Qu’avez-vous à dire au sujet du transfert des résidents du Foyer Namasté au centre de Belle-Mare, où deux pensionnaires ont été transportés à l’hôpital de Flacq et à Brown-Séquard cette semaine ?
Mon ministère a fait son devoir. C’est ce qu’on appelle Duty of Care. Ils ont été délocalisés avec le consentement de leurs parents, que mes officiers ont contactés un par un, avant de les envoyer au centre de Belle-Mare. Ils ont même signé une Consent Form et les parents sont libres de visiter leurs enfants. Au sujet des deux enfants admis dans des établissements hospitaliers, l’état de santé de Ludovic Pénélope est en nette progression.

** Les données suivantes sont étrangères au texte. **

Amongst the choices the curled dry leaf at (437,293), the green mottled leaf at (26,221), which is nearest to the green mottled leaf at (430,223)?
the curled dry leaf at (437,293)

Samantha Louise, qui présente des signes d’agressivité liés à sa maladie, est prise en charge par le consultant responsable de Brown-Séquard.
Vidya Narayen, Ombudsperson for Children : «La CDU aurait dû prendre en compte nos recommandations»
Elle a fait un constat des plus alarmants au Foyer Namasté de Roches-Brunes qu’elle a visité le 16 février 2012. «J’ai été très choquée lors de cette visite», avoue Vidya Narayen, Ombudsperson for Children. «La musique jouait à fond, les enfants n’étaient pas scolarisés et étaient livrés à eux-mêmes, la cuisine était en piteux état, le personnel n’était pas formé et le manque d’hygiène se voyait clairement», avance notre interlocutrice qui affirme avoir alerté le ministère de la Santé, celui de l’éducation, de la Sécurité sociale et de la Protection de l’Enfant. «Le 27 février, un fonctionnaire de mon bureau, un représentant de l’éducation et un psychologue de la Protection de l’enfant se sont rencontrés. Ils ont fait des recommandations auprès de la Child Development Unit (CDU), leur demandant de faire le nécessaire pour que les enfants soient scolarisés. Et le 1er juin, j’ai reçu une lettre anonyme alléguant que des enfants de ce foyer subissaient des abus sexuels. Quatre noms des enfants y figuraient. Dans une correspondance en date du 7 juin, j’ai demandé au ministère de la Protection de l’enfant de transférer les quatre enfants de cet abri. Mais un seul a été placé ailleurs. La CDU aurait dû prendre en compte nos recommandations», fait ressortir l’Ombudsperson for children. Elle avance que depuis que le scandale du Foyer Namasté a éclaté, elle a demandé au ministère de la Sécurité sociale de prendre des mesures pour que les présumés agresseurs soient mis à l’écart de cet abri. «Or, le ministère a fait fermer tous les centres. Ce n’est pas correct, surtout du fait que les enfants n’ont pas été préparés psychologiquement avant d’être placés ailleurs.» Cette dernière, qui a aussi eu une rencontre avec la présumée victime d’abus sexuels, précise qu’elle ne prend pas la parole de cet enfant à la légère. «Je prends en considération tout ce que l’enfant a dit. Je ne mets pas ses paroles en doute.» Et de conclure : «Récemment six enfants qui étaient à l’hôpital Brown-Séquard ont été placés au Foyer Namasté. Avec toute la médiatisation d’abus sexuels allégués qu’il y avait dans la presse depuis plus d’un mois, les ministères concernés auraient dû trouver un autre abri pour eux au lieu de les envoyer là-bas.»
Pas de réponse de la ministre Mireille Martin
Deux courriels adressés à l’attachée de presse de Mireille Martin, les 17 et 19 avril respectivement, sur les derniers développements concernant la fermeture du Foyer Namasté, l’hospitalisation des ex-résidents de Namasté sont restés sans réponse. Contactée au téléphone, l’attachée de presse nous a répondu en ces termes, par sms : «Navrée. Je n’ai pas de réponses». Sans la moindre explication.